## Istruzioni da seguire
Restituisci identiche le righe che vanno da quella contenente "What is the distance from" fino all'ultima riga dell'elenco, entrambe incluse.

## Righe fornite
'''

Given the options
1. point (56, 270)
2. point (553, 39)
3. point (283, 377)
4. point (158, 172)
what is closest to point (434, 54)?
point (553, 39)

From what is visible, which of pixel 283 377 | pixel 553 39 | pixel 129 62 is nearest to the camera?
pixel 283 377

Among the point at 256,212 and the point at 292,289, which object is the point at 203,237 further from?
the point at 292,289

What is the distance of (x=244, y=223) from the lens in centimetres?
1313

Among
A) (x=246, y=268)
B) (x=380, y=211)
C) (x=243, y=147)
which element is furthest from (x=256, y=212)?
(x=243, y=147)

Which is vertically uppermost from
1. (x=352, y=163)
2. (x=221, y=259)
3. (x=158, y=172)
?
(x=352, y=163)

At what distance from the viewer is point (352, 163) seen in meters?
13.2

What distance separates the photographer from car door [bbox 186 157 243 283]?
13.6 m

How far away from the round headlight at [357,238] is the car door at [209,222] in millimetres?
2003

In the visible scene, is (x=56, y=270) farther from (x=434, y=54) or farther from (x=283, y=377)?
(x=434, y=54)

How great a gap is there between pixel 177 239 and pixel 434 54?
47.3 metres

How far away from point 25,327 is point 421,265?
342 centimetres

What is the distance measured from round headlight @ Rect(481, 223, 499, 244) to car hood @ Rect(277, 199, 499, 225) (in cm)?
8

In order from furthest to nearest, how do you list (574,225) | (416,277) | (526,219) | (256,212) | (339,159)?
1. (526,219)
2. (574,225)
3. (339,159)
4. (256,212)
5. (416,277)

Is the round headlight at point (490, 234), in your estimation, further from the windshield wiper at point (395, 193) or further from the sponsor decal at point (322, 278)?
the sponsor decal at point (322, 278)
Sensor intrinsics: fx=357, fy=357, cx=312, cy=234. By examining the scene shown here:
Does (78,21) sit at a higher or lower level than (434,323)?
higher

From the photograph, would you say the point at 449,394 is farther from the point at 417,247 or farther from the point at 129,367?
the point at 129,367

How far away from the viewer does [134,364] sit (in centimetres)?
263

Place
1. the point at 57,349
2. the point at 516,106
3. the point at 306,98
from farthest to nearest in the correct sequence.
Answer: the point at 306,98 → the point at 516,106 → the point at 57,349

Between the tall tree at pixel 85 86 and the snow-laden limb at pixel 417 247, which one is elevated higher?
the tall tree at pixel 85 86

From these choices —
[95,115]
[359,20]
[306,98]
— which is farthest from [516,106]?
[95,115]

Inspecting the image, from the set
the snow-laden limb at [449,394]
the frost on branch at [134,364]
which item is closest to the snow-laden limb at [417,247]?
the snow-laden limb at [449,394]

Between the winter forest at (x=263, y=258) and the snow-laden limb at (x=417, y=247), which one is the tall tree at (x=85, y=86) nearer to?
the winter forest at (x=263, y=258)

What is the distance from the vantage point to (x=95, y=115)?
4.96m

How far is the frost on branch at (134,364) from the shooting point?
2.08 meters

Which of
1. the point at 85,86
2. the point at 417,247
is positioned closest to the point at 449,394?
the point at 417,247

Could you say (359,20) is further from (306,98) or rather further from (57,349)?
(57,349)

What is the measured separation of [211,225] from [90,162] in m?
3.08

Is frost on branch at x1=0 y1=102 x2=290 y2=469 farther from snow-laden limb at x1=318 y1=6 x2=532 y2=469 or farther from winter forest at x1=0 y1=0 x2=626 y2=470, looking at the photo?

'''

## Risposta qui sotto
What is the distance from the vantage point to (x=95, y=115)?
4.96m

How far is the frost on branch at (134,364) from the shooting point?
2.08 meters

Which of
1. the point at 85,86
2. the point at 417,247
is positioned closest to the point at 449,394?
the point at 417,247

Could you say (359,20) is further from (306,98) or rather further from (57,349)?
(57,349)

What is the measured separation of [211,225] from [90,162] in m?
3.08

Is frost on branch at x1=0 y1=102 x2=290 y2=469 farther from snow-laden limb at x1=318 y1=6 x2=532 y2=469 or farther from winter forest at x1=0 y1=0 x2=626 y2=470, looking at the photo?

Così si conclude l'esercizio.